The COVID-19 situation remains fragile and continues to impact workforce productivity. We continue to monitor and implement mitigating measures to reduce the impact on operations. To date, since the start of the pandemic, close to 1/3 of our workforce has tested positive for COVID-19 at one point or another, although the majority -- a large majority of those individuals have subsequently recovered. This has required significant flexibility of our operating teams to manage productively with our COVID-19 protocols to ensure the safety of our workers and of our communities. The mechanical condition of the gravity and leach/CIP circuits has been negatively impacting recoveries and is resulting in higher than normal levels of in circuit gold inventory, in turn, impacting gold sales. The ongoing project to improve the efficiency of our ADR circuit is expected to be completed by year-end, with improvements in both recovery and reduced in process inventories expected to be realized starting next year.

The maintenance backlog of mining and mill equipment continues to impact availability, deliveries of new equipment aimed at improving availability have commenced. Recurrent pit intrusions by illegal miners continue to impact production at Royal Hill, collaboration with the government task force in local communities is ongoing in an effort to reduce intrusions and implement long-term and sustainable solutions. Cash costs of $1,796 per ounce sold and all-in sustaining cost of $2,156 per ounce sold were impacted by higher costs and a net realizable value of gold inventory stockpile write-down, which accounted for approximately $300 per ounce increase to both cash cost and AISC for the quarter and lower gold sales. At Saramacca, construction of required infrastructure is continuing at the facility pad, the sedimentation dams, haul road and public road crossings and works on the West dump grain, all to be completed in Q4. We expect certain cost pressures, including higher logistics and energy costs to persist.

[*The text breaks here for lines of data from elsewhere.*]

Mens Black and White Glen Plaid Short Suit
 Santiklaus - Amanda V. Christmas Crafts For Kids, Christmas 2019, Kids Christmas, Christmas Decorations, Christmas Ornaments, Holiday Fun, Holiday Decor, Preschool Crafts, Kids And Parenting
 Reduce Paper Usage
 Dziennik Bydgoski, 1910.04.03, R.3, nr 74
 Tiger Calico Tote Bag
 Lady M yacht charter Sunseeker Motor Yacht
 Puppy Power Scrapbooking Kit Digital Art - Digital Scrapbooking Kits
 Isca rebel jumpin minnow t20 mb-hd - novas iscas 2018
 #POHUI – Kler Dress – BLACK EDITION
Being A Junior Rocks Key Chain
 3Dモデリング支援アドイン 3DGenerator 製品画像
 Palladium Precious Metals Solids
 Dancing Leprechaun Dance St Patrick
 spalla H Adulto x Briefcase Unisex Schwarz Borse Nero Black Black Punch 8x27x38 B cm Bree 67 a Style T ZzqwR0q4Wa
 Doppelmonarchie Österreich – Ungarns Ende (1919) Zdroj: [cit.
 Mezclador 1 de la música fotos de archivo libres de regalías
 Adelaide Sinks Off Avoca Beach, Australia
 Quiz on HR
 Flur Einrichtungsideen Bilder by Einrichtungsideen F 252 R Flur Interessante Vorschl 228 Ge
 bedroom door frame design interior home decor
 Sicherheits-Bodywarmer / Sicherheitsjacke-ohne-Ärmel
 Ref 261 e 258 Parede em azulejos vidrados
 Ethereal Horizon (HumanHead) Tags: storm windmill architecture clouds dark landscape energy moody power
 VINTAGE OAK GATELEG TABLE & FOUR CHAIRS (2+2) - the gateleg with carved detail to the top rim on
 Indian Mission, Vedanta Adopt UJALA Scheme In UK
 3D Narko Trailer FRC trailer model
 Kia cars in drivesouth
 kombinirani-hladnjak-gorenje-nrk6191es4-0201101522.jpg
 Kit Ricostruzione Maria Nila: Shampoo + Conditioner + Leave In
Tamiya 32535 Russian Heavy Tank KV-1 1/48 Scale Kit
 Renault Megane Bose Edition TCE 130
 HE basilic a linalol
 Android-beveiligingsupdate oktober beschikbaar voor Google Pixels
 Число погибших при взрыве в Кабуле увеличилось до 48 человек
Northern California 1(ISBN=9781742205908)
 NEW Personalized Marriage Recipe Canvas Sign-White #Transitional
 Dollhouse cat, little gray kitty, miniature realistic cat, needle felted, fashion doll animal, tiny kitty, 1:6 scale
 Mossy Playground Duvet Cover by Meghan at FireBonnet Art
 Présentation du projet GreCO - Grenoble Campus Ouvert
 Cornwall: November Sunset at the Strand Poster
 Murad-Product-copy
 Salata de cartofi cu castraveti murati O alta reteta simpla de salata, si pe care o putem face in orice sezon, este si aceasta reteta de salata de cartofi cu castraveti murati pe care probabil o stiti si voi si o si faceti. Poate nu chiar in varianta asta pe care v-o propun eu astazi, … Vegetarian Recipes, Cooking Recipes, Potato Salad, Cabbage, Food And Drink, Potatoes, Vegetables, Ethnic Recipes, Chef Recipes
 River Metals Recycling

In addition, we have been working on a new geological model to form the basis of an updated mineral inventory estimate to be released in the first quarter of 2022. Based on currently available information and given the negative impact of certain factors, including higher costs, we expect that mineral resources will likely decrease and mineral reserves may decrease by more than depletion. Westwood produced 7,000 ounces in the third quarter, with the mill processing mainly Grand Duc open pit or supplemented with underground or from East zone where mining restarted in June. Mill throughput was impacted by lower availability due to an increase in the ratio of Grand Duc hard rock, solutions to improve processing of Grand Duc hard rock or being investigated. Although underground mining productivity is improving, production continues to be impacted by labor shortages as well as the impact of implementing additional safety measures. The company is using additional training, schedule changes and focused hiring activities to mitigate the challenging labor market conditions and productivity rates. We do expect to provide a three-year operating plan update with the release of 2022 guidance and continue to evaluate the optimal path forward for the company and our site workforce.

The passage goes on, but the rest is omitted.